Back on the page
Taking the messy dive into back into writing — like the recovering perfectionist I am.
I had lunch with a friend today.
I arrived 15 minutes late, frazzled and in a tizzy. I hate hate being late. Sure, adhd says I always have more time than I do. It’s not for lack of effort. Being late is not a “cute” quality I admire.
I thought sure, I can jump from zoom-recording my first big solo work presentation to send to a tony robbins-investor company to my first virtual psych eval with a new doctor to somehow wrapping up work in under an hour — saving time for last-minute asks of course! — and make it to lunch with a friend at 12:30 pm, presentable, Ghost leash in hand.
Nailed it.
Poor Sarah ended up waiting for me at the same coffee shop, different location. But we made it together eventually and enjoyed one of those lovely afternoons of meandering conversation where one topic skips to another. And it eventually led us here, to substack, and for me, to writing just to write.

See, I often start and stop my writing endeavors, petrified to have to stick to one certain topic and set theme (or no one will want to read it! or, what if i lose interest? grow? change?!). Like the mere shifting of the title of this blog — from “What Don’t Tequila” (because what if I’m a girl who right now, doesn’t drink tequila?) to “recoverie” because aren't we all always healing from something?,) a name that came to me after I got home from said lunch today, as I reveled in post-savasana sparks of insight and inspired action.

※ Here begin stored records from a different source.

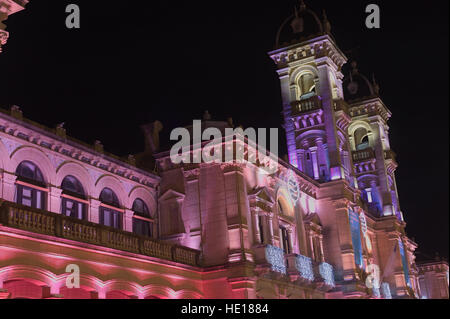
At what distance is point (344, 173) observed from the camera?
142 feet

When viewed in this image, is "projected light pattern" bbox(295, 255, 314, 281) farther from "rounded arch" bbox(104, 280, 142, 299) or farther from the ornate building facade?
"rounded arch" bbox(104, 280, 142, 299)

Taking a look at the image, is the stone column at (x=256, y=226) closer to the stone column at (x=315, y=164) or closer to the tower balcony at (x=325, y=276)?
the tower balcony at (x=325, y=276)

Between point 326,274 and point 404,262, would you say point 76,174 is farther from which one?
point 404,262

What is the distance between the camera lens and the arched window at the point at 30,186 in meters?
24.9

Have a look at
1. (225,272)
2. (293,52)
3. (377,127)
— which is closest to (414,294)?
(377,127)

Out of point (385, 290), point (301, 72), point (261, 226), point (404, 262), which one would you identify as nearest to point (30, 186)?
point (261, 226)

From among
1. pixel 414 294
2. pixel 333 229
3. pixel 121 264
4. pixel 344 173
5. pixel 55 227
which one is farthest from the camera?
pixel 414 294

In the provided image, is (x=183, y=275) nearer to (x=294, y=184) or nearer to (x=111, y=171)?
(x=111, y=171)

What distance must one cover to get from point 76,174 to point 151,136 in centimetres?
856

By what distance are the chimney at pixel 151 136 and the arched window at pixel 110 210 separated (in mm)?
Result: 5342

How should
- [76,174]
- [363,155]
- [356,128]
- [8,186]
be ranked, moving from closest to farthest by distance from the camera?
[8,186], [76,174], [363,155], [356,128]

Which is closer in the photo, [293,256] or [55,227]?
[55,227]

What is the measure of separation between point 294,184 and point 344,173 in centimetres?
690

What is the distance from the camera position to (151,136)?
35812mm
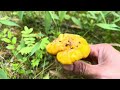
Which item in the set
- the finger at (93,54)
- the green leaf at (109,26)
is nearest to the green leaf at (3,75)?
the finger at (93,54)

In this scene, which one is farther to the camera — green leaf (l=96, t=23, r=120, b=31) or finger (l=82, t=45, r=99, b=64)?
green leaf (l=96, t=23, r=120, b=31)

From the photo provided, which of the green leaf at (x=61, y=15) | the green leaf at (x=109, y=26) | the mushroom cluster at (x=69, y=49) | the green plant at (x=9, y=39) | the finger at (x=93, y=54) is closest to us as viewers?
the mushroom cluster at (x=69, y=49)

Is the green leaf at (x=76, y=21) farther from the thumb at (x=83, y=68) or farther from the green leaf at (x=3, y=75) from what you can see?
the green leaf at (x=3, y=75)

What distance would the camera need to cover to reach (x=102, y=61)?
2561 mm

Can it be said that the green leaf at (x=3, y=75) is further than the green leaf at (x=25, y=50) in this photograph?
No

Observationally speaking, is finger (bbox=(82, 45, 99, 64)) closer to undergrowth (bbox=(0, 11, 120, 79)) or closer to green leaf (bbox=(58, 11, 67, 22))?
undergrowth (bbox=(0, 11, 120, 79))

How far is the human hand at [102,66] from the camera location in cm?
243

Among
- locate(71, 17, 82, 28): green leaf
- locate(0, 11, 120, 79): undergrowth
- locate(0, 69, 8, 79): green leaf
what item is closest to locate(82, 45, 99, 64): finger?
locate(0, 11, 120, 79): undergrowth

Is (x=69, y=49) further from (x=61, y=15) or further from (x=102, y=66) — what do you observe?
(x=61, y=15)

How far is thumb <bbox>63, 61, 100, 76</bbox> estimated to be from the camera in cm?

And the thing is, none of the above things matter to you as a reader (most likely). And they certainly don’t matter to a writer who just needs to freaking write.
When it comes to being a writer who needs to write but doesn’t, there’s a deep sense of uncomfortable longing. An unsettled feeling things aren’t quite right. Expressing myself through words gives fire to my life. Putting ink on the page keeps the blood trickling a bit smoother through my veins. And much like Dumbledor draws memories out of his head with the tip of his wand, gently bottling the bright whisps into little glass bottles around the pensieve, I too must relieve my overactive brain, put to rest the internal kitten clawing at the corners of my heart.
The life of an artist isn’t easy. You’re never free unless you are doing your art. But I guess doing your art is better than drinking a lot or filling up wih chocolate. I often wonder if all the writers who are alcoholics drink a lot because they aren’t writing or are having trouble writing. It’s not because they are writers that they are drinking, but because they are writers who are not writing.
- Natalie Goldberg, Writing Down the Bones
I’m not drinking right now, nor am I addicted to chocolate. But maybe it’s worry. Or anxiety. Or irritability, being unsettled. Whatever it is, I turn to the need to control my “negative” emotions when what I really need is to be set free. This post exists simply because I needed to write it, right now, from my yoga mat on the floor of my second bedroom-turned-home office.
I’m not trying to build a way to pay my bills from these pages but explore — and to me, tonight, this means setting down the mask of perfection and the need to wrap words and sentences into bows. Sometimes they need to just do their own thing. So I’ll let them, right here, back on the page.